(READING TEXT):
See below for a couple reasons why I think this may be a mistake.

>>  From the GL point of view, once a context has observed a reset, it's
>> garbage.  Knowing that it saw 1 reset or 43,000,000 resets is the
>> same.  Since it's a count, GL will have to query the values before
>> any rendering happens or it won't know whether the value 6 means
>> there was a reset or not.
>>
>> The right interface is a set of flags indicating the state the
>> context was in when it observed a reset.  As this patch series
>> stands, Mesa will not use this interface.
>
> This interface conforms to your specifications and interface that you
> last posted to the list and were revised on list. There are two
> substantive differences; there is *less* policy in the kernel than
> before, and the breadcrumb of last reset state was overlooked.
>
> In order to make the reset status work in a multi-threaded environment
> the kernel exists in, we have to assume that there will be multiple
> actors on the reset status, and they will be comparing the state that
> they are interested in. The set of flags that GL understands is
> deducible from this interface.

We had some discussion on the list about a proposed interface last year. 
  We had a really good discussion, and both you and Daniel provided some 
really valuable feedback.  The biggest piece of feedback that both of 
you provided was to simplify.  I took that advice to heart.  The 
original interface was clunky and over complicated.

If memory serves, that discussion was on the order of 8 to 10 months 
ago.  Quite a lot has happened since then.  The biggest thing that 
happened is I started implementing the interface we discussed in the 
kernel, libdrm, and Mesa.  In that process I found a number of problems 
with even the simplified interface.  Back in September I used this new 
data to simplify the interface even further.  This allowed both the
kernel and the user-mode code to be much less complex.

Right about that same time the whole Mesa team got super busy.  First we 
had OpenGL 3.1, then we had OpenGL ES 3.0.  During that time all of my 
ARB_robustness work languished.  I didn't want to send another round of 
not-fully-baked ideas (or patches) to the list, so they just sat.  And 
sat.  And sat. :(

At FOSDEM earlier this month, I discussed this with Jesse.  I told him 
that there was approximately epsilon probability that I would get back 
to this work.  As a result, I was going to have to throw it over the 
wall to the kernel team.  At no point did he mention that anyone was 
already working on this.

About a week ago Daniel pulled me into a discussion with Mika about the 
ARB_robustness work.  I dug out my old code, paged back in the memory of 
the work from off-line storage, and provided a bunch of feedback to Mika 
and Daniel.  After I sent around my explanation of why I abandoned the 
counting interface and circulated my work, there was no response from 
Mika or anyone on that team.  I had a brief discussion with Daniel on 
IRC, and he seemed to agree with my sentiments and like the direction of 
my code.

(MATERIAL PROVIDED):

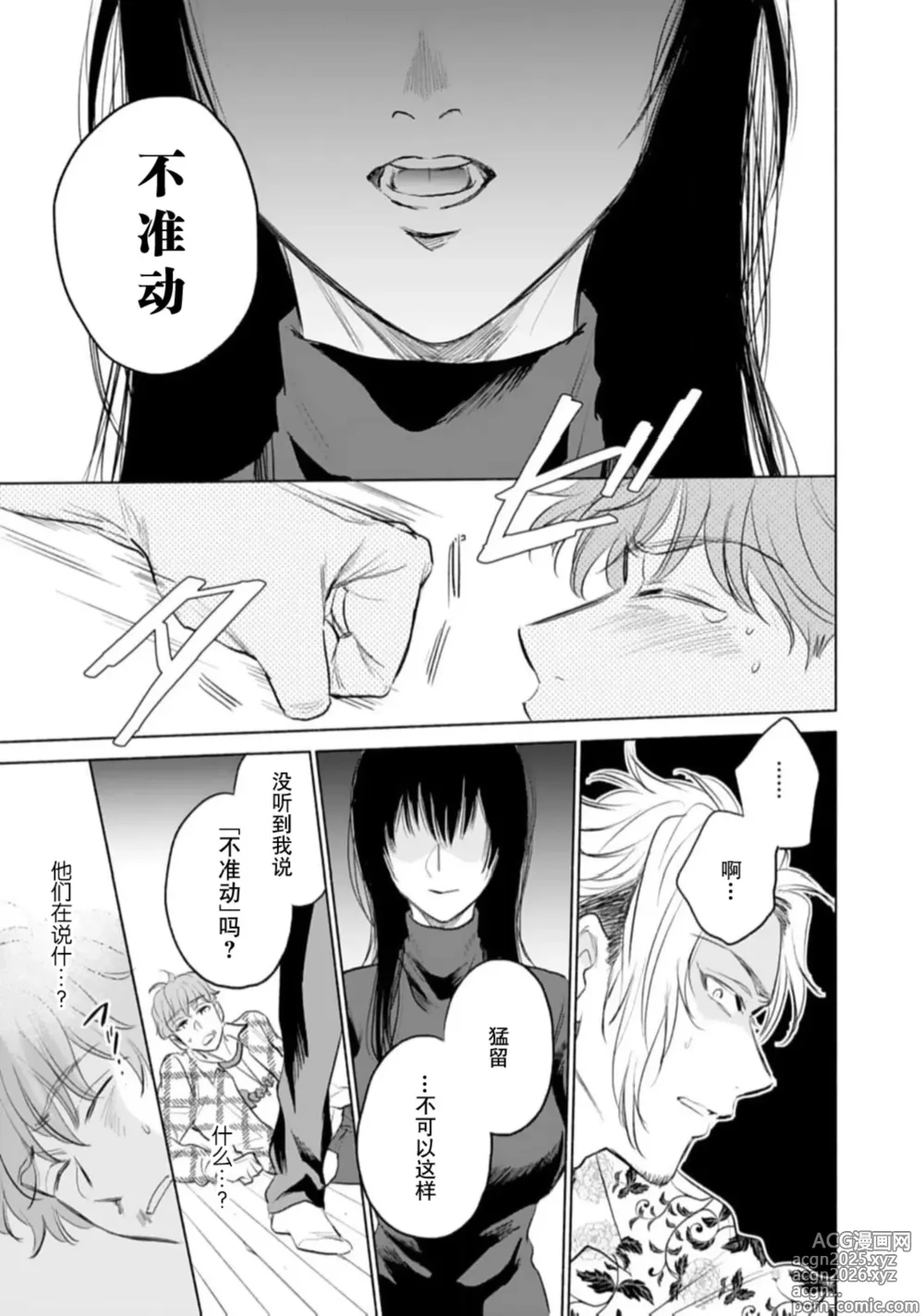 Page 9 of manga 她的爱犬、超绝凶恶。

(ACTIONS TO TAKE):
1 > Rewrite the part of the message that opens with the words containing "Right about that" and closes with "working on this.", putting "very busy" in place of "super busy".
2 > Does the message support each statement? Answer yes or no for each, and quote the words of the message that settle it. (a) The writer simplified the interface further in September. (b) At FOSDEM, Jesse mentioned that someone was already working on this. (c) Mika replied after the writer circulated the work.
The data that accompanies the message is not needed here.

(TASK-BY-TASK RESULTS):
1 >
Right about that same time the whole Mesa team got very busy.  First we 
had OpenGL 3.1, then we had OpenGL ES 3.0.  During that time all of my 
ARB_robustness work languished.  I didn't want to send another round of 
not-fully-baked ideas (or patches) to the list, so they just sat.  And 
sat.  And sat. :(

At FOSDEM earlier this month, I discussed this with Jesse.  I told him 
that there was approximately epsilon probability that I would get back 
to this work.  As a result, I was going to have to throw it over the 
wall to the kernel team.  At no point did he mention that anyone was 
already working on this.

2 >
(a) Yes: "Back in September I used this new data to simplify the interface even further."
(b) No: "At no point did he mention that anyone was already working on this."
(c) No: "there was no response from Mika or anyone on that team."